# Supplied data start

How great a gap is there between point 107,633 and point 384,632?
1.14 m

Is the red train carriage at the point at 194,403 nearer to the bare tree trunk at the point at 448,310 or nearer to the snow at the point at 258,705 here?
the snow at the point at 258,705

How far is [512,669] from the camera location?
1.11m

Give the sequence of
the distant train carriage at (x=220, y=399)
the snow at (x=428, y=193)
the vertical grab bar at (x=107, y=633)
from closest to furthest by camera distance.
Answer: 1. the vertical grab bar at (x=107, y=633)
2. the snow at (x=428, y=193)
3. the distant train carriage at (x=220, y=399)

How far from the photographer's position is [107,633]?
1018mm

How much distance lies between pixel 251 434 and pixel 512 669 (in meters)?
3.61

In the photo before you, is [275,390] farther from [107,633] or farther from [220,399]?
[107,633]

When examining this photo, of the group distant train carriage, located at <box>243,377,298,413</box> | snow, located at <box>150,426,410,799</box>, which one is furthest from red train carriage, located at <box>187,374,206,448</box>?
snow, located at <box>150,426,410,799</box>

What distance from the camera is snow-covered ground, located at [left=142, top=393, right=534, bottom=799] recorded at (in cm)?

# Supplied data end

Your task |
Copy out each line exactly as written.

Output for this exercise |
How great a gap is there between point 107,633 and point 384,632?
1.14 m

Is the red train carriage at the point at 194,403 nearer to the bare tree trunk at the point at 448,310 or nearer to the snow at the point at 258,705 here?
the snow at the point at 258,705

How far is [512,669] from the camera location?
1.11m

Give the sequence of
the distant train carriage at (x=220, y=399)
the snow at (x=428, y=193)
the vertical grab bar at (x=107, y=633)
from closest to furthest by camera distance.
Answer: 1. the vertical grab bar at (x=107, y=633)
2. the snow at (x=428, y=193)
3. the distant train carriage at (x=220, y=399)

How far from the photographer's position is [107,633]?
1018mm

How much distance lies between pixel 251 434 and pixel 512 669 (in meters)?
3.61

In the photo before you, is [275,390] farther from [107,633] or farther from [220,399]?
[107,633]

When examining this photo, of the group distant train carriage, located at <box>243,377,298,413</box> | snow, located at <box>150,426,410,799</box>, which one is furthest from red train carriage, located at <box>187,374,206,448</box>?
snow, located at <box>150,426,410,799</box>

What distance from the camera is snow-covered ground, located at [left=142, top=393, right=534, bottom=799] recorded at (in cm)?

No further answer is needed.